The summer of prediction market partnerships and acquisitions

As companies look to better position themselves to take advantage of increased consumer interest and what appears to be a more permissive regulatory climate for prediction markets in 2025, there has been a flurry of acquisition and partnership activity in the industry, a lot of which has been related to the lucrative potential of sports prediction markets.

  • Polymarket acquired the CFTC-approved exchange QCX in July, facilitating its return to the U.S. market.

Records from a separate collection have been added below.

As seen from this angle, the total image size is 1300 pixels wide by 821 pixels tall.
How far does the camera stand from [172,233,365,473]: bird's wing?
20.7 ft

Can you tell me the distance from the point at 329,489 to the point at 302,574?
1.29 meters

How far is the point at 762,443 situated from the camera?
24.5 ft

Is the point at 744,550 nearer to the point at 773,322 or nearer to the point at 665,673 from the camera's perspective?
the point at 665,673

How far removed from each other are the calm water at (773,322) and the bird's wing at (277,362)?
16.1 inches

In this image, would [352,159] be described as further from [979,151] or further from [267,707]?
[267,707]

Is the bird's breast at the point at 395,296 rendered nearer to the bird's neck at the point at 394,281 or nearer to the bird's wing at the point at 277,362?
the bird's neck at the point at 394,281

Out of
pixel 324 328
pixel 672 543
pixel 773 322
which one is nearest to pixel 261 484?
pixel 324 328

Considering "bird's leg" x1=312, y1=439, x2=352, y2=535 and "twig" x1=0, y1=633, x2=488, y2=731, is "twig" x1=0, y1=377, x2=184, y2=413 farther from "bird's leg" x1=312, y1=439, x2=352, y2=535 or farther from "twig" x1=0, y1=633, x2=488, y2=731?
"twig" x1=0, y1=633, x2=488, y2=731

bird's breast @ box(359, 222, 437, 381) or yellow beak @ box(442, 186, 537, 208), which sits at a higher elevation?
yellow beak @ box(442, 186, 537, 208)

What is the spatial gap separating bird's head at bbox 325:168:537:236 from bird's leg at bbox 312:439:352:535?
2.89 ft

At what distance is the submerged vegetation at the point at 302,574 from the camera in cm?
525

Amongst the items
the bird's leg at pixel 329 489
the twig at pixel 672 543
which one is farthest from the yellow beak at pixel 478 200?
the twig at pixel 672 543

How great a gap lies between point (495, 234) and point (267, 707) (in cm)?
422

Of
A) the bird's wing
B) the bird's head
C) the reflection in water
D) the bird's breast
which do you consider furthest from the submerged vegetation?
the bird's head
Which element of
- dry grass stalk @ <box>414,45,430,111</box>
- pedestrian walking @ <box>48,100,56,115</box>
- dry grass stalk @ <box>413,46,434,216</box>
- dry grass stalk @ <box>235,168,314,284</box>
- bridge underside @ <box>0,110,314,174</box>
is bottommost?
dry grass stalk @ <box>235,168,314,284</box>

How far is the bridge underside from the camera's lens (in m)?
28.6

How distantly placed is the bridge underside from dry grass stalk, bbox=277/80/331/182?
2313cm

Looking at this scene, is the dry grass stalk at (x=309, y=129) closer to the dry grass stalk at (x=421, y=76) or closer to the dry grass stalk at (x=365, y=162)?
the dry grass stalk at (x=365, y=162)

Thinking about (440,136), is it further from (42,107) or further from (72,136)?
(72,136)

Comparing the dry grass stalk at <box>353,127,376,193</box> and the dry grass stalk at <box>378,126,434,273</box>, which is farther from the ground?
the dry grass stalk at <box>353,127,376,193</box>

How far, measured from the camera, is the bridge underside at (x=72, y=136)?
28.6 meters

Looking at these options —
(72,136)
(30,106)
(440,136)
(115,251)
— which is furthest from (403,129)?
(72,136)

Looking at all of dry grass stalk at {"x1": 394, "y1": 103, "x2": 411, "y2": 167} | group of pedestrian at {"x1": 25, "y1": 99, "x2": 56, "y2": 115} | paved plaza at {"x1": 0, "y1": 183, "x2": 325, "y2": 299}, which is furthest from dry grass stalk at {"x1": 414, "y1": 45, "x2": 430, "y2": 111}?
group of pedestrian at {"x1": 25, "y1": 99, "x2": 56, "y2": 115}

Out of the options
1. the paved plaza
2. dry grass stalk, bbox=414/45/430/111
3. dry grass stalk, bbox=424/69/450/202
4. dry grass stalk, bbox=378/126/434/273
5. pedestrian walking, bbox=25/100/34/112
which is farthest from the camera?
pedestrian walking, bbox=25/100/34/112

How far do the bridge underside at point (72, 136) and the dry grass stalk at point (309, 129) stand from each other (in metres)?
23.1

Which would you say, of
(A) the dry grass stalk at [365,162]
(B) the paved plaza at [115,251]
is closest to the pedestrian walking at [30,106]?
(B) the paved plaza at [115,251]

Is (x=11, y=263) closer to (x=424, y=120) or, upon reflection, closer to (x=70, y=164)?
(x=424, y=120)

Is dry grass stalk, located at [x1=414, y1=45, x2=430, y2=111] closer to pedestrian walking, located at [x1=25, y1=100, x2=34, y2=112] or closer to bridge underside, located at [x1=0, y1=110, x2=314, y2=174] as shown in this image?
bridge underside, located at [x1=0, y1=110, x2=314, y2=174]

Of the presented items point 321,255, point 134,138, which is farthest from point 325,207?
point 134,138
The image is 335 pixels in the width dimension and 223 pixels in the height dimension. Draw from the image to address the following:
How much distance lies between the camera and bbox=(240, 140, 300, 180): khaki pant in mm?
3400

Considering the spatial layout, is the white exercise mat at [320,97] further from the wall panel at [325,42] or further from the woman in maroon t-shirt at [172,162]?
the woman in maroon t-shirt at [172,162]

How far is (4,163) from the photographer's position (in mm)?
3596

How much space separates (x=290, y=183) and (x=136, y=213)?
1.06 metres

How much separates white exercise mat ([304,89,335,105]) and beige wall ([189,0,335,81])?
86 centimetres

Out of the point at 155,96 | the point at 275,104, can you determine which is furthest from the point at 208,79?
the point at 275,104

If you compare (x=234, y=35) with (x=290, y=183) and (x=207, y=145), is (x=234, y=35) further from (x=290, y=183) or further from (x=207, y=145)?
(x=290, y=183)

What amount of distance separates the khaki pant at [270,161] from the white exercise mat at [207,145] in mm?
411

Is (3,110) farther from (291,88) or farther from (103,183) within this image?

  • Sports betting giant DraftKings has explored acquiring the CFTC-approved Railbird Exchange, according to reports over the summer.
  • In August, another online sports betting leader, FanDuel, announced a partnership with the CME Group, which has DCM status to offer prediction markets nationwide. FanDuel says it will initially focus on non-sports prediction markets.
  • In early September, DFS operator Underdog announced it was partnering with Crypto.com’s CFTC-approved CDNA to offer sports prediction markets in select markets.
  • Fellow DFS operator PrizePicks signaled it may be seeking a DCM partnership to offer prediction markets after it announced it had successfully registered as a Futures Commission Merchant (FCM) with the National Futures Association. FCMs are cleared to offer event contract trading in partnership with a DCM.